When dealing with disputes that involve family law, many people have the mistaken idea that you can engage a family law attorney if you’ll undergo mediation, and vice versa. It’s simply not true. The fact is, when resolving conflicts and protecting your interests in a family law dispute, mediation is just one tool out of many. Just as engaging an attorney to advise you doesn’t preclude you from entering into mediation in order to avoid court, entering into mediation doesn’t mean you shouldn’t hire an attorney to advise you.
In a wide variety of important ways, a family law attorney can assist you with preparing for mediation.
With any legal proceeding or dispute, discovery is one of the most important aspects. The discovery process involves the collection and collation of information pertinent to the dispute, and the data collected can have a serious impact on the final result. A clear and up-to-date knowledge of every aspect of the issues you will be deciding is vital whenever one party enters into mediation with another party. A family law attorney will not only have the resources to gather this information, including subpoena powers if they are necessary, but also the experience to collate and present it to you, to the opposing part and to the mediator in a clear and easily understood manner.
A divorce is a complex situation with a lot of moving parts’ that will have a significant impact on the lives of all involved. A family law attorney will have the necessary information on hand to complete a child support obligation worksheet (if necessary) or a marital estate worksheet. There are serious financial problems or even court-imposed penalties when errors on these worksheets are made. And unless you possess the experience and familiarity with them that an attorney brings, these worksheets can be difficult to complete.
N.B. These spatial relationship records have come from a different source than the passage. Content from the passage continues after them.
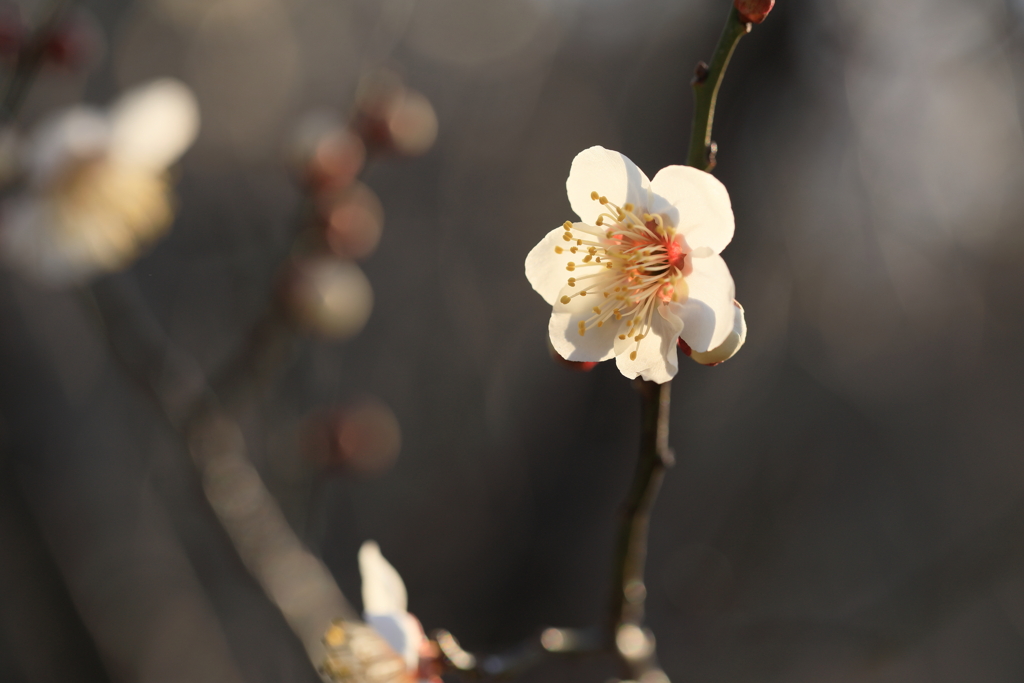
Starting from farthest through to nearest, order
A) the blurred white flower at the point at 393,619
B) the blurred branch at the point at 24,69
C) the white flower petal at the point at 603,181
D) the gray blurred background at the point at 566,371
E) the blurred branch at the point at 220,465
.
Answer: the gray blurred background at the point at 566,371 < the blurred branch at the point at 220,465 < the blurred branch at the point at 24,69 < the blurred white flower at the point at 393,619 < the white flower petal at the point at 603,181

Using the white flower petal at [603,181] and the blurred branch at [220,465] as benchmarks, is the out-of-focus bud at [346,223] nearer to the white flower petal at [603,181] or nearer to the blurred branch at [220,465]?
the blurred branch at [220,465]

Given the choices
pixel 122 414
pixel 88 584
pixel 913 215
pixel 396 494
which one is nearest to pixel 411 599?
pixel 396 494

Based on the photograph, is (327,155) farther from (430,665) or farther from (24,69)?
(430,665)

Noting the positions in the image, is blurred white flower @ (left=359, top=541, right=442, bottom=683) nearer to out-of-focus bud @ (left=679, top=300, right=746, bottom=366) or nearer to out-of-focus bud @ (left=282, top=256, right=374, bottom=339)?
out-of-focus bud @ (left=679, top=300, right=746, bottom=366)

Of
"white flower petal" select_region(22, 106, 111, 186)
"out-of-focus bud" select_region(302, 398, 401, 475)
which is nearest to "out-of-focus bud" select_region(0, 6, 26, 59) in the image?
"white flower petal" select_region(22, 106, 111, 186)

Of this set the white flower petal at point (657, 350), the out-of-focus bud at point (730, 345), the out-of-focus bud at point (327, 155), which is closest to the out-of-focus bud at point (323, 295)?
the out-of-focus bud at point (327, 155)

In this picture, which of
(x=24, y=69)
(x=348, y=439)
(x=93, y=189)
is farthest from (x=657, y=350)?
(x=93, y=189)
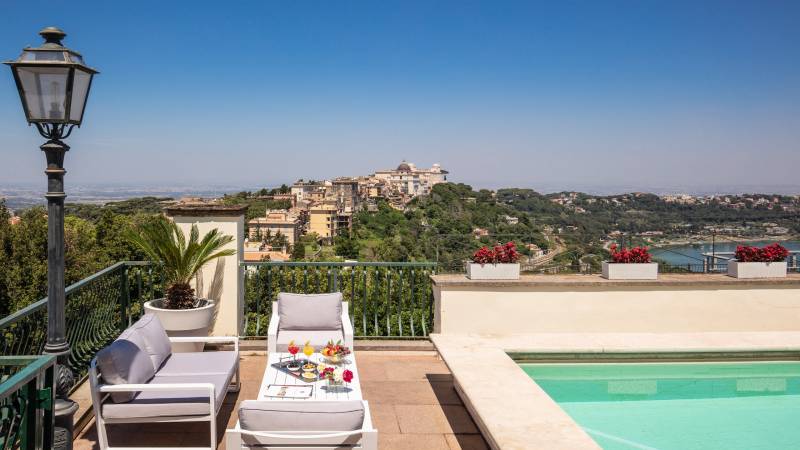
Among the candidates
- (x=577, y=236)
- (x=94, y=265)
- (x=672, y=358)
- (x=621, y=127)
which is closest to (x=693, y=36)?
(x=621, y=127)

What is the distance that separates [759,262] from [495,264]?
9.25 feet

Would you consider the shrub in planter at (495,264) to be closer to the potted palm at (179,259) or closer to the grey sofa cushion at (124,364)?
the potted palm at (179,259)

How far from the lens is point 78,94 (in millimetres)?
3008

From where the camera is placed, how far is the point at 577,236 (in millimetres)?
6660

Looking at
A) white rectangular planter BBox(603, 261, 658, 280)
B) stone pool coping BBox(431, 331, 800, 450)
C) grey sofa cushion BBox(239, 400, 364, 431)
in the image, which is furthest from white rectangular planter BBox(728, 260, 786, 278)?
grey sofa cushion BBox(239, 400, 364, 431)

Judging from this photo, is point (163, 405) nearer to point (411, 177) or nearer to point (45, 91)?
point (45, 91)

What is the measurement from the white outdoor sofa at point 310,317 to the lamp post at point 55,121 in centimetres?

Finally, a family law attorney has been through the process many times and can give the client a clear concept of the best-case and worst-case scenarios. The whole experience becomes less frightening and more effective when clients have a reasonable and objective idea of what the outcome of mediation could be. When this happens, clients come to terms with those possibilities more easily and enter into the mediation process with a calm, productive attitude.